**Problem statement**
Somewhere below are a line with "We test the" and a later line with "Understanding the parallels". Output exactly those lines and all lines between them.

BEGIN

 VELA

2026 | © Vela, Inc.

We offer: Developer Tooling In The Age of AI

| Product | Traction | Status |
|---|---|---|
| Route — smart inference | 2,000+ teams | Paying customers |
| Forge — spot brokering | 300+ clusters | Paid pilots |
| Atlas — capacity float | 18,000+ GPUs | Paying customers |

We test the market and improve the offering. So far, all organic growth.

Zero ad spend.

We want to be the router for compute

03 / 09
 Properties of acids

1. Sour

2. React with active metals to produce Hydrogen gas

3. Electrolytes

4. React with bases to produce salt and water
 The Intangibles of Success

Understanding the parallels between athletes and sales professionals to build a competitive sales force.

END
BEGIN

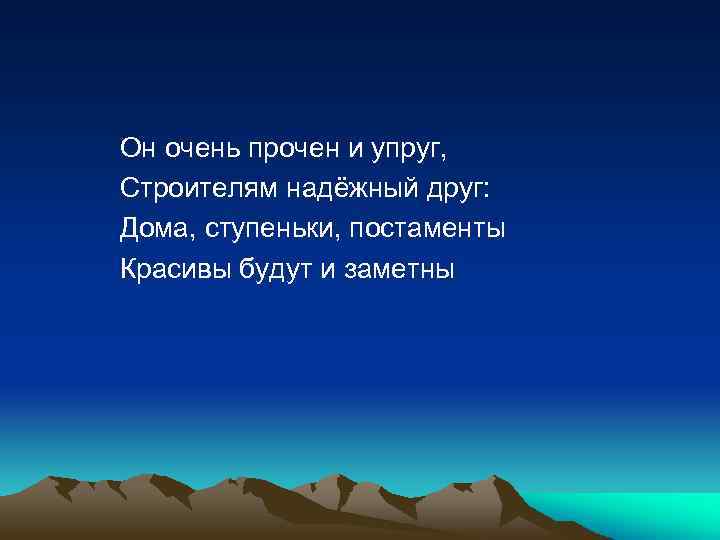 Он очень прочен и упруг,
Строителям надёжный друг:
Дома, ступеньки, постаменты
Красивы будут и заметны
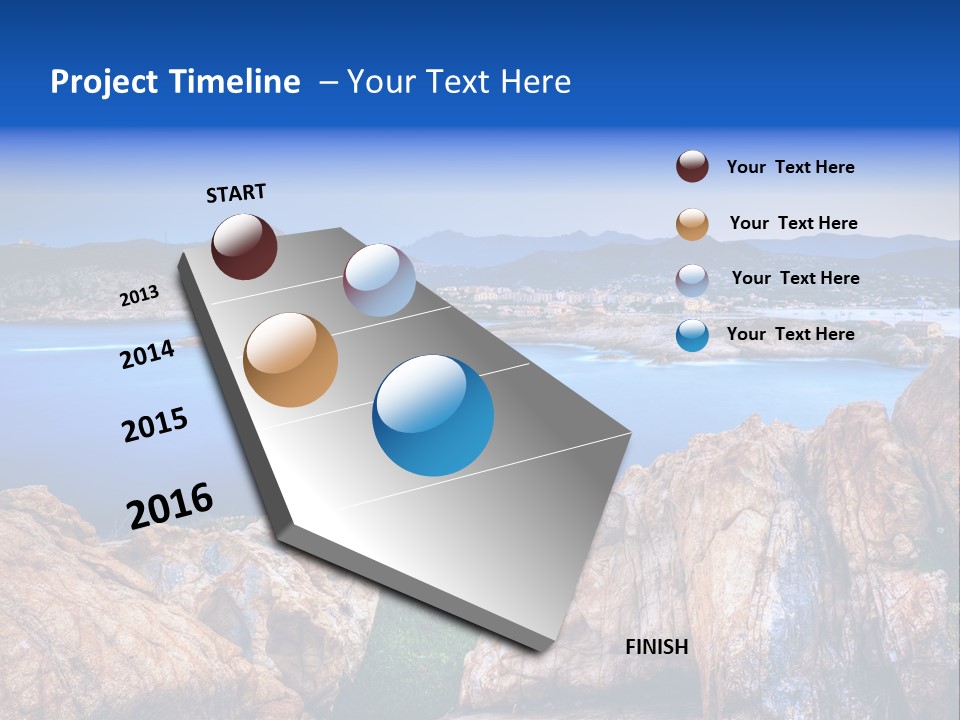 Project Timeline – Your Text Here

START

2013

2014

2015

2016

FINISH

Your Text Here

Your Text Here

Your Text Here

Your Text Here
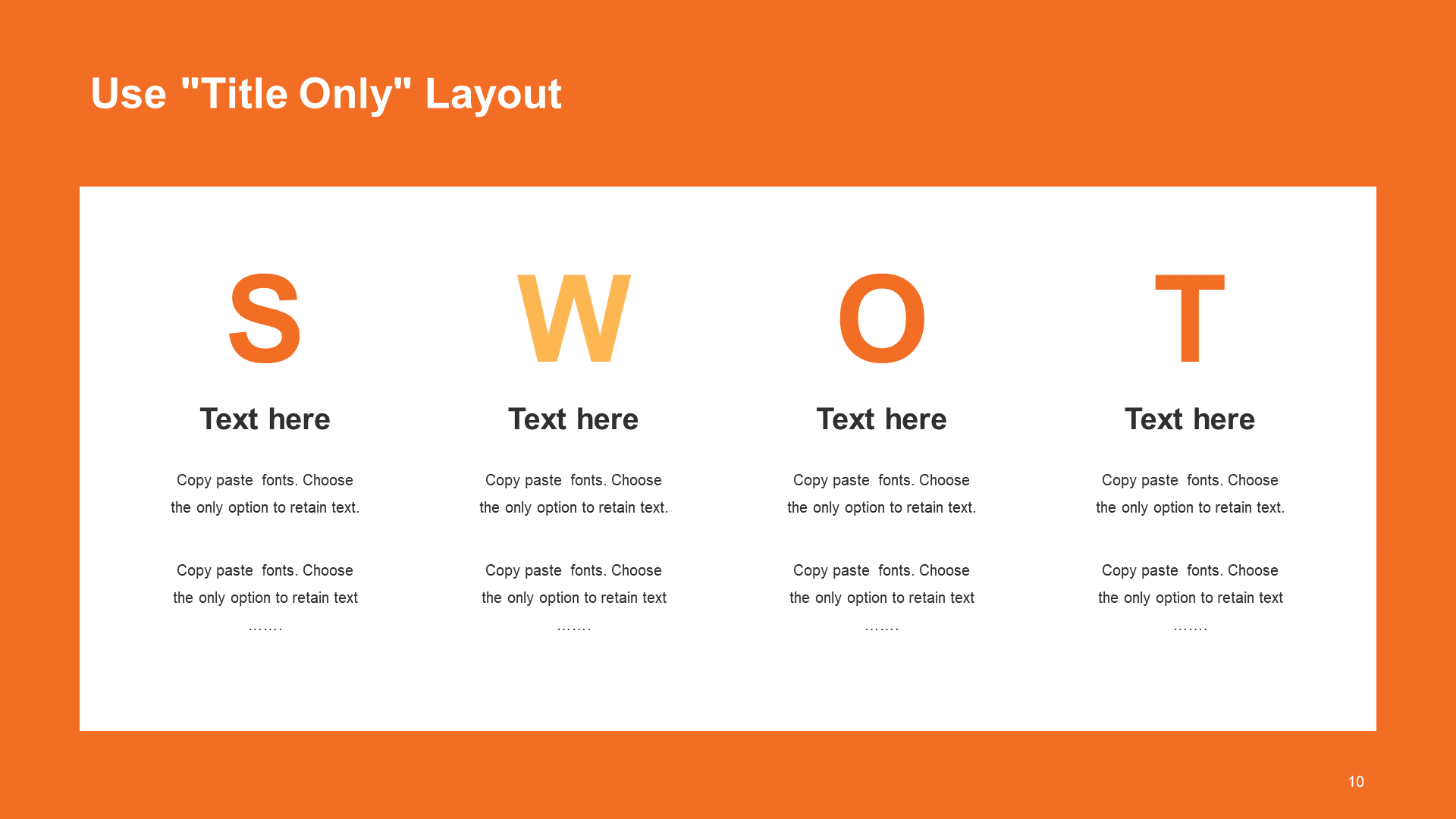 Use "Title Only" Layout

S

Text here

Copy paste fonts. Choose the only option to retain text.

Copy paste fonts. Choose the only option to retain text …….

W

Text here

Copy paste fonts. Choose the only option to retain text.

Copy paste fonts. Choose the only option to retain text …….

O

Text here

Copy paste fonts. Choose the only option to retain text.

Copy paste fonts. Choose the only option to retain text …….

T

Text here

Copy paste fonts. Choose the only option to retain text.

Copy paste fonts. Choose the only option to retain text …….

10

END

**Answer below**
We test the market and improve the offering. So far, all organic growth.

Zero ad spend.

We want to be the router for compute

03 / 09
 Properties of acids

1. Sour

2. React with active metals to produce Hydrogen gas

3. Electrolytes

4. React with bases to produce salt and water
 The Intangibles of Success

Understanding the parallels between athletes and sales professionals to build a competitive sales force.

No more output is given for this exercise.